* **Text section**
◆ ◆ ◆
# Mark Driscoll's response to critics...



## Kevin (Apr 6, 2009)

I just saw this posted on the resurgence blog Spring Cleaning | TheResurgence

This past Sunday I listened, with my wife, to the previous Sunday sermon from Mars Hill. I mentioned to her when the sermon was over that I "sensed" an undercurent of the recent pyro-criticism. At the time I believed that Pastor Mark's "response" (if you could call it that) was humble, gracious,& teachable.

I believe that this blog post proves that.

I understand that a lot of people don't like him, and to be honest if I lived in Seattle I would not be part of Mars Hill, for a lot of reasons.

However in the interest of the peace & purity of the gospel I pray that on this site at least we can put to rest the slanders that have been circulating...

PAX


----------



## Rangerus (Apr 6, 2009)

I liked the guy. Then after Pyro, i didn't like the guy (even "un-followed" him on twitter) now I'm starting to like him again.


----------



## SolaScriptura (Apr 6, 2009)

I haven't paid much attention to Driscoll and the "controversy" surrounding him. I know very little about him. But he sounds like someone with whom I'd love to smoke a few stogies and have a few brews.

All the while praising our glorious King Jesus for saving us from our sins.


----------



## Kevin (Apr 6, 2009)

Ben, I use the same standard. "Is this someone I would like to drink a beer with"?


----------



## Zenas (Apr 6, 2009)

Sounds like a good standard to me.


----------



## Archlute (Apr 6, 2009)

I could think of a lot of people with whom I would like to drink a beer, but who still should not be in the pastorate, so that's not really a great criteria.

And again, Kevin, it is not slander when it is a publicly acknowledged fact. Both modern legal definition, and the biblical definition, of slander is that slander is a _false_ statement or account of events presented with the malicious intent of defaming a person or institution. 

It is, however, not slanderous to speak the truth on a matter, and to call a man to account for actions or words that he has clearly engaged in or spoken. Be clear on that, please. I've seen too many problems caused in presbyteries due to a misunderstanding (or misrepresentation) of what constitutes slander.


----------



## Kevin (Apr 6, 2009)

To be fair Adam, my "drink a beer" standard was not intended to replace ordination exams.

And I do stand by my use of "slander". Some have accused a brother of promoting "p0rnography" for speaking (too?) bluntly about intimet acts between married couples.

Now pastoral advice to (married!) couples may be blunt, may be explicet, may be in bad taste, may be inapropriate for the audience, it may be many things, ALL OF WHICH ARE OPEN TO LEGITIMATE CRITICISM, however this is not (according to any meaningful standerd) p0rnography.

(BTW you pass my "drink a beer standard!)


----------



## SolaScriptura (Apr 6, 2009)

I've only heard a few sermons by Driscoll. His first sermon in his Ruth series was very good... I'd dare say amazing.
◆ ◆ ◆
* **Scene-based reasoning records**

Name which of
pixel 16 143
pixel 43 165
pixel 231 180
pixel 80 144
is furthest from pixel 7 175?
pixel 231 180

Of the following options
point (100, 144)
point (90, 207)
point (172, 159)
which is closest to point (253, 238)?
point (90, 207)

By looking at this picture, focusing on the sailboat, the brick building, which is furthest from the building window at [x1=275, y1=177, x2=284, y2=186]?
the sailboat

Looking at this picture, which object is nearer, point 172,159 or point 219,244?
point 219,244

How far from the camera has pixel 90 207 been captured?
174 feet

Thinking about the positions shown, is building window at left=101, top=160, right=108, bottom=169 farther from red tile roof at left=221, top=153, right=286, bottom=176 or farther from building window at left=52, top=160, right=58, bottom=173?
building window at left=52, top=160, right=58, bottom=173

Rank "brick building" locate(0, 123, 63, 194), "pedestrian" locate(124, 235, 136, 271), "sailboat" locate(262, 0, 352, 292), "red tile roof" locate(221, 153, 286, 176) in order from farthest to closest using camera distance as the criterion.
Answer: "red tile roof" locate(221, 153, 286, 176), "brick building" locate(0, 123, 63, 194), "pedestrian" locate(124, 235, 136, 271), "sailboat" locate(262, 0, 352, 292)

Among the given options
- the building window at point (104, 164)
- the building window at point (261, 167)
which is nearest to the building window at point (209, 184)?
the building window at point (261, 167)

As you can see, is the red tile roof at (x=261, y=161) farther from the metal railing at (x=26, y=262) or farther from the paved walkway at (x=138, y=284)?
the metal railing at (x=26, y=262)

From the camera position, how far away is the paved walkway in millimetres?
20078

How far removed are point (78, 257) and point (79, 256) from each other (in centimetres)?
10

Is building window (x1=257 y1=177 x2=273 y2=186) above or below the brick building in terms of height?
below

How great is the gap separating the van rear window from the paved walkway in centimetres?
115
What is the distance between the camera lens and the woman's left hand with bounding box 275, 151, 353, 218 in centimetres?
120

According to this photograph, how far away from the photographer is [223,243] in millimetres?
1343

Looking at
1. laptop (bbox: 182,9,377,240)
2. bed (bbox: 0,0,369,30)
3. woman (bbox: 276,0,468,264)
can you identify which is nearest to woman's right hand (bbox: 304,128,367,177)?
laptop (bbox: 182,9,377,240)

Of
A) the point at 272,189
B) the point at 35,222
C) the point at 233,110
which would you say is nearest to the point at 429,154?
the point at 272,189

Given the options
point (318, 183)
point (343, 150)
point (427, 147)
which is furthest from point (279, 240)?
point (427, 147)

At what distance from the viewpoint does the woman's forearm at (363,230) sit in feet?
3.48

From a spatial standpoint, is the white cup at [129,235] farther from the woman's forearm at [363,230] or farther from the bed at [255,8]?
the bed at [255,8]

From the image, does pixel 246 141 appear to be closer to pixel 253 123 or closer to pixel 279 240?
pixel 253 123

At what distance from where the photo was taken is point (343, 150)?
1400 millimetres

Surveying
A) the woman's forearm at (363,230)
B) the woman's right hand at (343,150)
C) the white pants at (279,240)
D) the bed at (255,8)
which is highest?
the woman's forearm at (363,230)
◆ ◆ ◆
* **Written request**
In the forum thread about Mark Driscoll, reproduce everything from "## Zenas (Apr" down to "person or institution.", word for word.

* **The reply**
## Zenas (Apr 6, 2009)

Sounds like a good standard to me.


----------



## Archlute (Apr 6, 2009)

I could think of a lot of people with whom I would like to drink a beer, but who still should not be in the pastorate, so that's not really a great criteria.

And again, Kevin, it is not slander when it is a publicly acknowledged fact. Both modern legal definition, and the biblical definition, of slander is that slander is a _false_ statement or account of events presented with the malicious intent of defaming a person or institution.